2

I have a list of 14 dependent variables for which I am running identical regression models (same model type, same independent variables). I'm using gather to get all of the dependent variables as a single outcome variable, running tbl_uvregression or tbl_regression on that variable, and then using tbl_stack from the gtsummary package to organize the output. I am trying to figure out how to name each table using the value of the outcome variable for each model. I understand that I can pass a list of names to tbl_stack(group_header), but I have noticed that's error-prone because I have to be careful of how the values in the outcome variable are arranged and then make sure I type them in the same order, and I've made enough mistakes that I'm worried about that approach. Is there a way to source the group_header arguments directly from the values of the dependent variable? The outcome variables are named, but of course that isn't preserved when I gather them to run the models.

library(tidyverse)
library(magrittr)
library(gtsummary)
library(broom)

id <- 1:2000
gender <- sample(0:1, 2000, replace = T)
age <- sample(17:64, 2000, replace = T)
race <- sample(0:1, 2000, replace = T)
health_score <- sample(0:25, 2000, replace = T)
cond_a <- sample(0:1, 2000, replace = T)
cond_b <- sample(0:1, 2000, replace = T)
cond_c <- sample(0:1, 2000, replace = T)
cond_d <- sample(0:1, 2000, replace = T)
df <- data.frame(id, gender, age, race, health_score, cond_a, cond_b, cond_c, cond_d)

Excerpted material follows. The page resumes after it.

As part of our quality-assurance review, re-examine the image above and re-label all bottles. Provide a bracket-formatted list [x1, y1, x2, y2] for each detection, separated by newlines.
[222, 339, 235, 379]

regression_tables <- df %>% select(-id) %>% 
  gather(c(cond_a, cond_b, cond_c, cond_d), key = "outcome", value = "case") %>% 
  group_by(outcome) %>% nest() %>% 
  mutate(model = map(data, ~glm(case ~ gender + age + race + health_score, family = "binomial", data = .)), 
table = map(model, tbl_regression, exponentiate = T, conf.level = 0.99)) %>% 
pull(table) %>% tbl_stack(**[model names to become table headers]**)

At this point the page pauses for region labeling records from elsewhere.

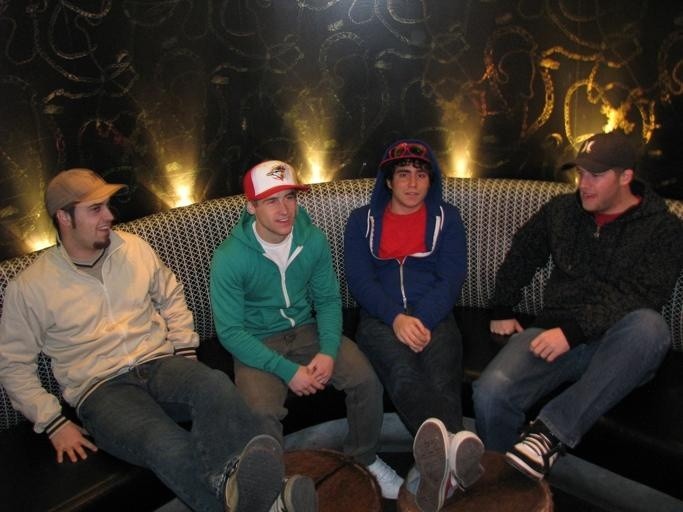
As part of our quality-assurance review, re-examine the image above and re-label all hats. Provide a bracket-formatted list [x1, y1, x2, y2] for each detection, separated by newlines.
[559, 133, 637, 173]
[44, 167, 130, 216]
[243, 159, 308, 202]
[380, 143, 432, 167]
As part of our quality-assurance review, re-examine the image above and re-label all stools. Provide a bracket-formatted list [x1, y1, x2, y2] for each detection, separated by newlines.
[399, 450, 552, 512]
[281, 448, 380, 512]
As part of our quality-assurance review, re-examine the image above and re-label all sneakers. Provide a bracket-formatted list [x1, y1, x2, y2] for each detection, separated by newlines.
[268, 474, 319, 512]
[502, 415, 565, 481]
[366, 453, 405, 500]
[222, 434, 286, 512]
[413, 416, 456, 512]
[446, 430, 486, 494]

In this example, I would like stacked tables where the header for each table is "Condition A", "Condition B", "Condition C", "Condition D" (the values of the gathered outcome variable). The two column headings ("Adults" and "Children" in the example screenshot below) will come from running the models separately for adults and children, stacking them as described above, and then using tbl_merge. Example of final output

Kellan Baker
  • 375
  • 3
  • 11

1 Answers1

1

I cannot run the code in the post, this table = map(model, ~ .. part throws some weird output.

If you look at the tibble you have before the pull, using the code below:

regression_tables <- df %>% select(-id) %>% 
gather(c(cond_a, cond_b, cond_c, cond_d), key = "outcome", value = "case") %>% 
group_by(outcome) %>% nest() %>% 
mutate(model = map(data, ~glm(case ~ gender + age + race + health_score, family = "binomial", data = .)), 
table = map(model,tbl_regression, exponentiate = T, conf.level = 0.99))

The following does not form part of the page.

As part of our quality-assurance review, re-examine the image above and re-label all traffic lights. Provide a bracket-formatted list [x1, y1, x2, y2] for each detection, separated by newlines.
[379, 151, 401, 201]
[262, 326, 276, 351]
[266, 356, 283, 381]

You see that there is a corresponding column outcome by which your results are nested:

# A tibble: 4 x 4
# Groups:   outcome [4]
  outcome data                 model  table     
  <chr>   <list>               <list> <list>    
1 cond_a  <tibble [2,000 × 5]> <glm>  <tbl_rgrs>
2 cond_b  <tibble [2,000 × 5]> <glm>  <tbl_rgrs>
3 cond_c  <tibble [2,000 × 5]> <glm>  <tbl_rgrs>
4 cond_d  <tibble [2,000 × 5]> <glm>  <tbl_rgrs>

We can just stack it like this:

tbl_stack(regression_tables$table,group_header=regression_tables$outcome)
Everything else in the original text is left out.